You should consider the complexity of the synchronization rules when choosing your solution. For example, would it be difficult to resolve conflicts, such as a duplicate key, when merging the data. A SQL script may be easy to create if the rules are simple. But, complex conflict rules may be more difficult to implement in a script (or, replication).
SQL Server Management Studio unfortunately doesn't offer much in this way.
You should have a serious look at some of the excellent commercial offerings out there:
Red Gate Software's SQL Compare and SQL Data Compare - excellent tools, highly recommended! You can even compare a live database against a backup from another database and synchronize the data - pretty nifty!
ApexSQL's SQL Diff and SQL Data Diff
They all cost money - but if you're serious about it, and you use them in your daily routine, they're paid for in no time at all - well worth every dime.
The only "free" option you have in SQL Server 2008 would be to create a link between the two servers and then use something like the MERGE statement (new in SQL Server 2008) to transfer the data. That doesn't work for structural changes, and it's limited only to having a live connection between the two servers.

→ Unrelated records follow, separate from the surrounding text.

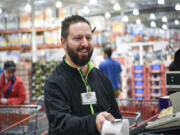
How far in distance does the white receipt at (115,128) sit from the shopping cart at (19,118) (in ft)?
6.74

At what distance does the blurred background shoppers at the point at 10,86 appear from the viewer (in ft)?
14.4

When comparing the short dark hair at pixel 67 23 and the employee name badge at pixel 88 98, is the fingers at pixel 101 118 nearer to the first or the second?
the employee name badge at pixel 88 98

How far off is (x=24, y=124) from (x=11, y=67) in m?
1.32

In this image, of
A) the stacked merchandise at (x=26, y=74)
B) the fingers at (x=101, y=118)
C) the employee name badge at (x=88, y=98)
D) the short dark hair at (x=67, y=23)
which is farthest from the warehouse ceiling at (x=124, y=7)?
the fingers at (x=101, y=118)

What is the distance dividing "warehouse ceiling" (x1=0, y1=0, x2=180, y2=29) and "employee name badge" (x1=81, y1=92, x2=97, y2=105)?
5552 millimetres

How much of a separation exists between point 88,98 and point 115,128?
57cm

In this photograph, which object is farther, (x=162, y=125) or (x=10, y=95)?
(x=10, y=95)

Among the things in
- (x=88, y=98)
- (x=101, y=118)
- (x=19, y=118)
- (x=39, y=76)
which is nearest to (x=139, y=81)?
(x=39, y=76)

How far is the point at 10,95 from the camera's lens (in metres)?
4.46

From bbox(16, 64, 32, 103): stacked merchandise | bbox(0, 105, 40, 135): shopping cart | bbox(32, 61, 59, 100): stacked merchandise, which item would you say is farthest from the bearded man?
bbox(16, 64, 32, 103): stacked merchandise

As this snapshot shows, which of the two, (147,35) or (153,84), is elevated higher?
(147,35)

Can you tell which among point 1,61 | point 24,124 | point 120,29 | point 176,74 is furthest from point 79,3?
point 176,74

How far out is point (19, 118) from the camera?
3.61 m

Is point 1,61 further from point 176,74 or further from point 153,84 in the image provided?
point 176,74
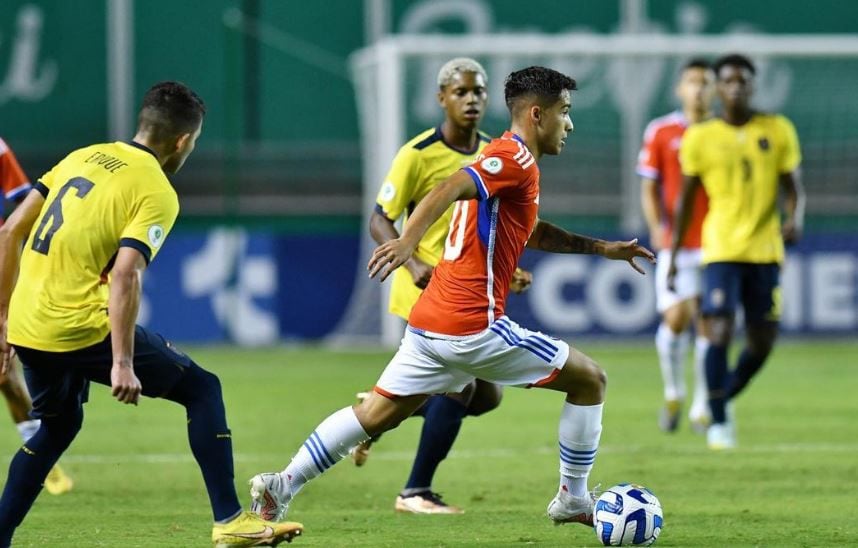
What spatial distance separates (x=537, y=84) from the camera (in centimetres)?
691

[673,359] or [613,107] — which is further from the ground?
[613,107]

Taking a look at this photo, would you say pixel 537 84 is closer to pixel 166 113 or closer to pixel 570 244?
pixel 570 244

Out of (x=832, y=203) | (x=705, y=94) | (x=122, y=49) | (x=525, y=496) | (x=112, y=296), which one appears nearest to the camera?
(x=112, y=296)

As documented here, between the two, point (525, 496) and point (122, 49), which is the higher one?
point (122, 49)

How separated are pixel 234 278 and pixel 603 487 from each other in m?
11.6

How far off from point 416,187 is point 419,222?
2124mm

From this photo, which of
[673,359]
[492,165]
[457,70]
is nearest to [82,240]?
[492,165]

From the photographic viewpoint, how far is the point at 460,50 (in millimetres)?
19312

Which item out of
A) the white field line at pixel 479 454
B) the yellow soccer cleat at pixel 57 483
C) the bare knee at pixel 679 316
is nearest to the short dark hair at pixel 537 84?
the yellow soccer cleat at pixel 57 483

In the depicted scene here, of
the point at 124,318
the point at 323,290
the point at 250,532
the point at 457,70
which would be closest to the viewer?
the point at 124,318

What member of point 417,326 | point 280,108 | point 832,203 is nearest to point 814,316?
point 832,203

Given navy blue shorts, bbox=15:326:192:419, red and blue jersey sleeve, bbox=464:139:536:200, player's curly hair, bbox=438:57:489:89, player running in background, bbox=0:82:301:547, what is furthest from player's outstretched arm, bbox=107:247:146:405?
player's curly hair, bbox=438:57:489:89

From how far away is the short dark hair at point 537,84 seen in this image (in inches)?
272

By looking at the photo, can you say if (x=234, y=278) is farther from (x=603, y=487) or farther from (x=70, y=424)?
(x=70, y=424)
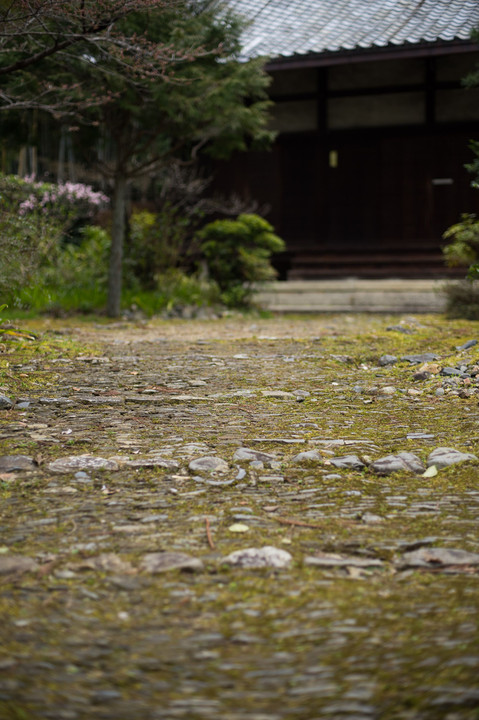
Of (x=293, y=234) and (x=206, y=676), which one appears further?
(x=293, y=234)

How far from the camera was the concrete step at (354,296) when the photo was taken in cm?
1062

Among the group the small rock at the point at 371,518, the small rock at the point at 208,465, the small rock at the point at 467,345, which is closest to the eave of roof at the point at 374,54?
the small rock at the point at 467,345

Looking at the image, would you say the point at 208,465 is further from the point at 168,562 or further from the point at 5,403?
the point at 5,403

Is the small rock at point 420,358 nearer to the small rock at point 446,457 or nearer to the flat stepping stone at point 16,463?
the small rock at point 446,457

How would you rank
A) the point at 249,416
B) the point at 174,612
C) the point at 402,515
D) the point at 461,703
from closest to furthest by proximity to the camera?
the point at 461,703, the point at 174,612, the point at 402,515, the point at 249,416

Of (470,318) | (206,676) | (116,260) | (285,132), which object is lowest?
(206,676)

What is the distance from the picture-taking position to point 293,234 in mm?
13633

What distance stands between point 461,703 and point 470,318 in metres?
7.73

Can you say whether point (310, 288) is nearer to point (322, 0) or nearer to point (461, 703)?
point (322, 0)

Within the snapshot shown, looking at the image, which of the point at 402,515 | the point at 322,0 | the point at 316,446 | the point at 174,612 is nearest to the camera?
the point at 174,612

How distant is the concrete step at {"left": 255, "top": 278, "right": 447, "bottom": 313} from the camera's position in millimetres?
10617

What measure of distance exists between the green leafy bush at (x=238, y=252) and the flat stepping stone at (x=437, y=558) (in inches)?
323

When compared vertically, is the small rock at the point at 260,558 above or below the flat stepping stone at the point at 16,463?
below

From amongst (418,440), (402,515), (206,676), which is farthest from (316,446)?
(206,676)
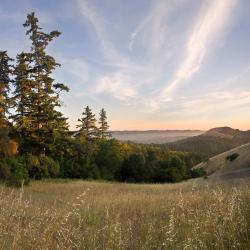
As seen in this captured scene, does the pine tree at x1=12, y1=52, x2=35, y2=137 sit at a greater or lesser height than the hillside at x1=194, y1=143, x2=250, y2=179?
greater

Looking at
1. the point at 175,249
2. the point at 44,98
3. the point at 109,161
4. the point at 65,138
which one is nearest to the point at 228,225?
the point at 175,249

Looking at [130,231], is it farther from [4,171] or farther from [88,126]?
[88,126]

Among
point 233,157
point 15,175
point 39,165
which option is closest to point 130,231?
point 15,175

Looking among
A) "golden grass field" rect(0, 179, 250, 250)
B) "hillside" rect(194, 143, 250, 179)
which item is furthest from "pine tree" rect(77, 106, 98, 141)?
"golden grass field" rect(0, 179, 250, 250)

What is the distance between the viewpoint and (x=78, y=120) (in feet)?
205

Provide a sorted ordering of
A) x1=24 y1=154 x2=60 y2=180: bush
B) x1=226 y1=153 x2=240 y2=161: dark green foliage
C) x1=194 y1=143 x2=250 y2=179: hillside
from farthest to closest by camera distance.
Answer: x1=226 y1=153 x2=240 y2=161: dark green foliage → x1=194 y1=143 x2=250 y2=179: hillside → x1=24 y1=154 x2=60 y2=180: bush

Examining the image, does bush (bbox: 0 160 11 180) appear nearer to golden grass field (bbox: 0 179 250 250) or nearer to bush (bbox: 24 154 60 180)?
bush (bbox: 24 154 60 180)

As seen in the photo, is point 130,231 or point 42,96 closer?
point 130,231

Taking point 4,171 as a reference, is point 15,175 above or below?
below

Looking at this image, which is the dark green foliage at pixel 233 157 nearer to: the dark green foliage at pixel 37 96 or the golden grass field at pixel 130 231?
the dark green foliage at pixel 37 96

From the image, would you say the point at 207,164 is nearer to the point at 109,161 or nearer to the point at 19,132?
the point at 109,161

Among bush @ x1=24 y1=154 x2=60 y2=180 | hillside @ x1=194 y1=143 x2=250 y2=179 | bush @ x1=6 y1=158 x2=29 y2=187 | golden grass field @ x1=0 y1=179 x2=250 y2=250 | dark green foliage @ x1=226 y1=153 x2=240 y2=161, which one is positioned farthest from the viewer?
dark green foliage @ x1=226 y1=153 x2=240 y2=161

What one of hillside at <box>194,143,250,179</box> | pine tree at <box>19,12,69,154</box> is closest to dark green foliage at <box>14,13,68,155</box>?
pine tree at <box>19,12,69,154</box>

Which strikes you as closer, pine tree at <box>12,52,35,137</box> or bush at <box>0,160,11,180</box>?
bush at <box>0,160,11,180</box>
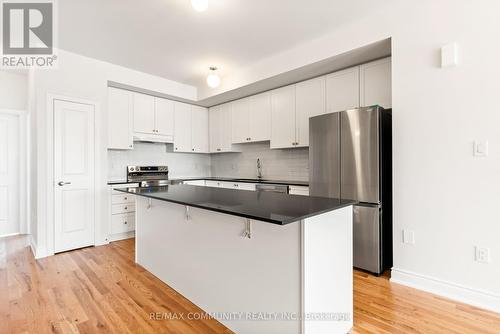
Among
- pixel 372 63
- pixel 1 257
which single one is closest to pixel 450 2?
pixel 372 63

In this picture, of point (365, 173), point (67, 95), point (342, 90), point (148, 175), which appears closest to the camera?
point (365, 173)

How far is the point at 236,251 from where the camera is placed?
5.82ft

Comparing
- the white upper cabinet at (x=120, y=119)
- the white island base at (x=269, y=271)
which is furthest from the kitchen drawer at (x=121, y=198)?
the white island base at (x=269, y=271)

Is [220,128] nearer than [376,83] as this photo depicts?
No

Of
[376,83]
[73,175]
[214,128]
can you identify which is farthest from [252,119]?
[73,175]

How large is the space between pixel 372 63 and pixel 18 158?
578 cm

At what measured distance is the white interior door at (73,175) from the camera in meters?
3.43

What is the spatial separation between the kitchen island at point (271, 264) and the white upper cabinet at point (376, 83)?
1842 millimetres

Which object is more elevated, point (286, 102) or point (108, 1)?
point (108, 1)

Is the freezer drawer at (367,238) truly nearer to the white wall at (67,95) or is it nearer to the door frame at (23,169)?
the white wall at (67,95)

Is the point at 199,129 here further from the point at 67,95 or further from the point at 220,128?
the point at 67,95

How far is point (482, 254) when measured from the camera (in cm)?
208

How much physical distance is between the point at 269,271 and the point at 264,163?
3364 mm

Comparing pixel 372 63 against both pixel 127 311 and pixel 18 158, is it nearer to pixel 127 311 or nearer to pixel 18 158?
pixel 127 311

You should definitely read up on transactional replication. It sounds like a good fit for the situation you've described. Here are a few links to get you started.
How Transactional Replication
Works
How do I... Configure
transactional replication between two
SQL Server 2005 systems?
Performance Tuning SQL Server
Transactional Replication
What you want is Peer-to-Peer Transactional Replication, which allows data to be updated at both databases yet keep them in sync through a contiguous merge of changes. This is the closes match to what you want, but is a fairly costly option (requires Enterprise Edition on both sites). Another option is Bidirectional Transactional Replication, but since this requires also two EE licenses, I say that peer-to-peer is easier to deploy for the same money.
A more budget friendly option is Updatable Subscriptions for Transactional Replication, but updatable subscriptions are being deprecated and you'd bet your money on a loosing horse.
Another option is to use Merge Replication. And finally, for the cases when the 'local' database is quite mobile there is Sync Framework.
Note that all these options require some configuration and cooperation from the Company's server DB.
There are some excellent third party tools out there. For me, xSQL Data Compare has always done the trick. And because the comparisons are highly modifiable it is suitable for almost every data compare or data-synchronization scenario. Hope this helps!